What I find interesting is that the radiant point aka black hole is mentioned in one Buddhist text authored by Longchenpa (I think). It is still considered one step short of full realization of egolessness/emptiness. It is still subject to the Madhyamika logic, this shows that any solid thing, like an empty point, is an illusion, that it is still interdependent, nonsubstantial, subject to causation, subject to karma, etc. At this point, it is like the particle/wave controversy in Quantum physics, where two rigorous empirical/logical thinking process arrived at quanta as particles and quanta as waves. Eventually the idea of a "wavicle" came up to unify those two lines of thought. The atman (self) versus anatta (no self) is a similar controversy and does unify in a similar way. I did find that I had to penetrate the radiant point itself and feel its emptiness and when I did there was an explosion into unity. I went from the 9th consciousness to the 10th through this. The radiant point both exists and does not exist. There is a curious phrase that it exists by "mental imputation", that the mind can label something like a "chair" and make a valid mental imputation (versus invalid one where you call a table by the mental imputation "a chair").

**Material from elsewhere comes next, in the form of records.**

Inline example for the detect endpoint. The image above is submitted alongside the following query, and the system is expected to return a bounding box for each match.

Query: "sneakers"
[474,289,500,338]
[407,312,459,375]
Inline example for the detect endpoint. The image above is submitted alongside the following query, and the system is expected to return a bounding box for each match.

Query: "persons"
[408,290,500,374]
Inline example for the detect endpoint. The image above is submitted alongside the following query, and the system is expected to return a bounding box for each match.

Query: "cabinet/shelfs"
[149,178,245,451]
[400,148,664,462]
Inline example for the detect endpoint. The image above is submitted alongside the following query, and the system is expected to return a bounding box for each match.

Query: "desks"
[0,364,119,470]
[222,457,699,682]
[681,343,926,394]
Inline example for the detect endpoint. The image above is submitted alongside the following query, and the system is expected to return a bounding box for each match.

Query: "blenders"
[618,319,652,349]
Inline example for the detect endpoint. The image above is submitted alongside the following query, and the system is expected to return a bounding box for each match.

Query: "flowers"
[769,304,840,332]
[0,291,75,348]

There is something similar going on with the luminous void, because it has "pure thoughts" within it and "we" are those pure thoughts. In other words, pure thought of a fundamental core individual identity is a kind of mental imputation that takes chunk of emptiness and labels it, and then gives it a kind of reality. The difference is that it is not part of our external conditioning, it comes from within, from the luminosity itself. In Jungian psychology, they would call the core individual identity an "archetype". It is what can say, "I AM" within us. When I was inquiring into this, I felt my breathing spontaneous move into a deeper and fuller breath that felt like it was breathing itself. I felt a kind of "empty self" that was relaxed into infinity and which included the physical body on the other side (which was feeling at peace with the injury process and is feeling better now). Everywhere was felt a warm feeling of Presence. Dogen Zenji seemed to describe this when he said, "The universe is a bright pearl (and there is nothing else but this).
I am quite sure that I will have refined my understanding later on about all this and put all this into clearer words. But I wanted to share something of what was actually contemplated as it flowed within me, what connections were being made, and what resulted.